The claim has likewise been made that Jesus studied at Qumrân. A long list of similarities between His teaching and the writings from Qumrân can be compiled, and many scholars have contributed to such a list. It can be said as a general rule that these points can all be traced to the OT or to early Judaism. In no single case does Jesus seem to show clear-cut dependence on Qumrân. Moreover, the suggestion that He studied at Qumrân is highly improbable. Some of the same objections set forth against identifying John with Qumrân can be used in the case of Jesus. In addition, there is the psychological objection that the people of Nazareth were caught completely by surprise at the beginning of His ministry, for they knew Him and they knew His family. As for the extravagant claims that Jesus “appears in many respects as an astonishing reincarnation of the Teacher of Righteousness” (A. Dupont-Sommer, Dead Sea Scrolls , p. 99), and the labored efforts to show that every major fact in Jesus’ life can be traced to a similar point in the life of the Teacher of Righteousness, these have been refuted by careful scholars many times. (See LaSor, Dead Sea Scrolls and the NT, pp. 117–130, 206–236, and footnotes. See especially Rowley’s works, mentioned above, and his exhaustive bibliographical references.)

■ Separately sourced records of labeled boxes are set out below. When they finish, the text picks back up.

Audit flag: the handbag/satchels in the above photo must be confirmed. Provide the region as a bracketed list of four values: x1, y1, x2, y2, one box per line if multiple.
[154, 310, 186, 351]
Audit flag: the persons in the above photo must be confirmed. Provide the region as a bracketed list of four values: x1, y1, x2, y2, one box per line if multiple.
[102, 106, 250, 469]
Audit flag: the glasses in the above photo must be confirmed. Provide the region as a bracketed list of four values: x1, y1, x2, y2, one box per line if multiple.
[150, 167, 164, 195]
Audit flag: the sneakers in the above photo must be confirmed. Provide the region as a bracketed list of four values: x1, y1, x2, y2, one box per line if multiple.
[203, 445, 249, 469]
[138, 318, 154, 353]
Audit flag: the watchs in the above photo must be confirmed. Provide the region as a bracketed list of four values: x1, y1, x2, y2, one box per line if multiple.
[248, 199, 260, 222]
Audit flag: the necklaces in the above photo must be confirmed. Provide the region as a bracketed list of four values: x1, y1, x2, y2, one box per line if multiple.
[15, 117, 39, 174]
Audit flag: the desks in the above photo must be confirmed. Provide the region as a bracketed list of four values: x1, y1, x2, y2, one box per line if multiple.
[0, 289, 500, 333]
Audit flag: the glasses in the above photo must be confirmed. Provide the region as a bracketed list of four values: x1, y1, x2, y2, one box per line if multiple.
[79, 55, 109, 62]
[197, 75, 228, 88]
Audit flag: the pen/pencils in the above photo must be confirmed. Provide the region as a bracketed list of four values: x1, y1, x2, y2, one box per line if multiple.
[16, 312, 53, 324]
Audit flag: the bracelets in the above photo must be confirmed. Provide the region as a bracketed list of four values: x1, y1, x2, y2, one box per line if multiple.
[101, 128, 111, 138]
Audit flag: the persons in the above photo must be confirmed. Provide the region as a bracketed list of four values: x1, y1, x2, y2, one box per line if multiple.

Several studies have been published in which certain Pauline ideas have been compared to statements in the DSS. Some of the parallels have been made by scholars who would deny Pauline authorship on critical grounds to the very works that they quote, namely, Ephesians, Colossians, and the Pastorals. Such scholarship does not commend itself. There are, however, several points at which the Qumrân writings help scholars understand the development of ideas in early Judaism, and see that some of these ideas could lie behind some of Paul’s statements. Paul is a curious mixture of what Sandmel calls “Temple Judaism” and “Synagogue Judaism,” being both a strict Pharisee and also a native of the Hellenistic world. To see Paul as only a Hellenist Jew, and to fail to see the complexities in Judaism, is to take a somewhat distored view of both. (For fuller discussion, see articles on the subject in K. Stendahl, ed, The Scrolls and the NT, , notably those by W. D. Davies and K. G. Kuhn; see also J. Murphy-O’Connor, ed, Paul and Qumrân: Studies in NT Exegesis .)

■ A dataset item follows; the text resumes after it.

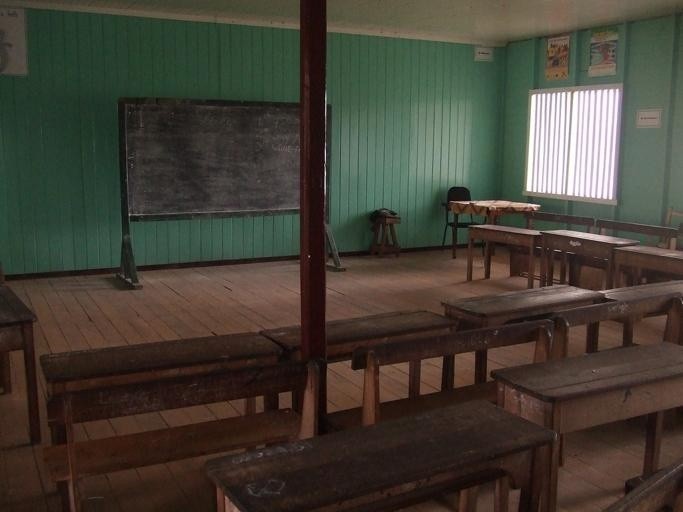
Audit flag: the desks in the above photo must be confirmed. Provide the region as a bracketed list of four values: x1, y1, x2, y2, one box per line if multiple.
[0, 201, 683, 510]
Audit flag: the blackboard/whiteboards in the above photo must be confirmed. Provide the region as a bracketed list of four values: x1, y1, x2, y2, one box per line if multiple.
[117, 96, 332, 222]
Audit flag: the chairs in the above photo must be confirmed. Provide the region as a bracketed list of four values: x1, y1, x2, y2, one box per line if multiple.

An important study of the Epistle to the Hebrews and the DSS was published by Y. Yadin (C. Rabin and Y. Yadin, eds, Aspects of the Dead Sea Scrolls , pp. 36–55). While many points need careful study, the article does not appear to have evoked any strong reception. The treatment of Melchizedek is particularly noteworthy, since a “Melchizedek Scroll” (11QMelch) has been found at Qumrân.
In the area of Johannine writings can the DSS significant studies have been published. The concept of “dualism” has been discussed, especially in the light of John’s use of contrasting categories (light—darkness, truth—error, of the world—not of the world, etc.). One point that has been the focus of attention concerns the date of the Last Supper in the Fourth Gospel and the Qumrân calendar. It has long been recognized that the date of the Last Supper in the Fourth Gospel does not appear to agree with that in the Synoptics, and some writers on the subject have seen a possible solution to the problem in the Qumrân calendar. While the entire problem deserves full study, a serious obstacle seems to be that it is John who is seen to have the most in common with Qumrân, but it is the Synoptic date of the Last Supper that would fit the Qumrân calendar — just the opposite to what would be expected.

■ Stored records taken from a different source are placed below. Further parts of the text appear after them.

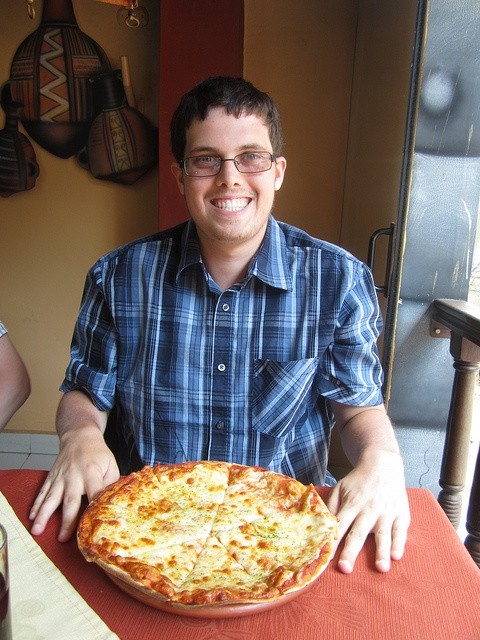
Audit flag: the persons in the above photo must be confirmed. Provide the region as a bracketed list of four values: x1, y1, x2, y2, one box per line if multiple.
[26, 75, 413, 577]
[1, 321, 34, 432]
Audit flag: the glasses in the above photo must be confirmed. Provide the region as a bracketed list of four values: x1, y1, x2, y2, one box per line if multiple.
[180, 151, 273, 176]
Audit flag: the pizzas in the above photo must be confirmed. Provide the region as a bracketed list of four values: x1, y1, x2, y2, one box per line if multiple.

Burrows considered the “church idea” to be more important, when comparing Qumrân and Christianity, than some of the other comparisons that had been suggested (see Burrows, Dead Sea Scrolls , p. 332). By this term he meant the “concept of a spiritual group, the true people of God, distinct from the Jewish nation as such.” Stendahl pointed out much the same fact when he observed that the Pharisees and Sadducees are “parties” within Judaism, whereas the Essenes and Christianity are “sects” (pp. 7–10). It is clear from the Qumrân texts that the community repudiated the Jerusalem priesthood and considered itself the faithful remnant (CD 1:4f; 1QM 13:7), preserved by God from the judgment that was about to fall. It is also clear in Acts that the Church had a somewhat similar view. Salvation was possible through Jesus Christ alone, and the Church was the fellowship of those who believed in Him. This basic concept has undergone considerable elaboration, with some scholars calling attention to similarities of organization (the twelve laymen and three priests in Qumrân and the twelve apostles and three “pillars” in the Church; the mebaqqēr [“overseer”] in Qumrân and the epískopos [“overseer,” “bishop”] in the Church; etc.) and of ritual (the sacred meal in Qumrân, the Lord’s Supper in the Church). Some have compared the community of goods in Qumrân with the same concept in Acts (4:32–5:11). Careful scholars have examined the points of similarity. In no case is the similarity such that the dependence of the Church on Qumrân is required as an explanation, but rather, the ideas can be traced back to the OT. The concept of the remnant in the latter days is drawn from the prophets. The sacred meal developed from the Passover. The concept of twelve apostles is clearly tied to the twelve tribes of Israel. The community of goods was an enforced obligation of any who wished to enter the Qumrân community, but was entirely voluntary in the Church (Acts 4:5). (See L. Mowry, The Dead Sea Scrolls and the Early Church ; and B. Reicke, “Constitution of the Primitive Church,” in Stendahl, ed, pp. 143–156.)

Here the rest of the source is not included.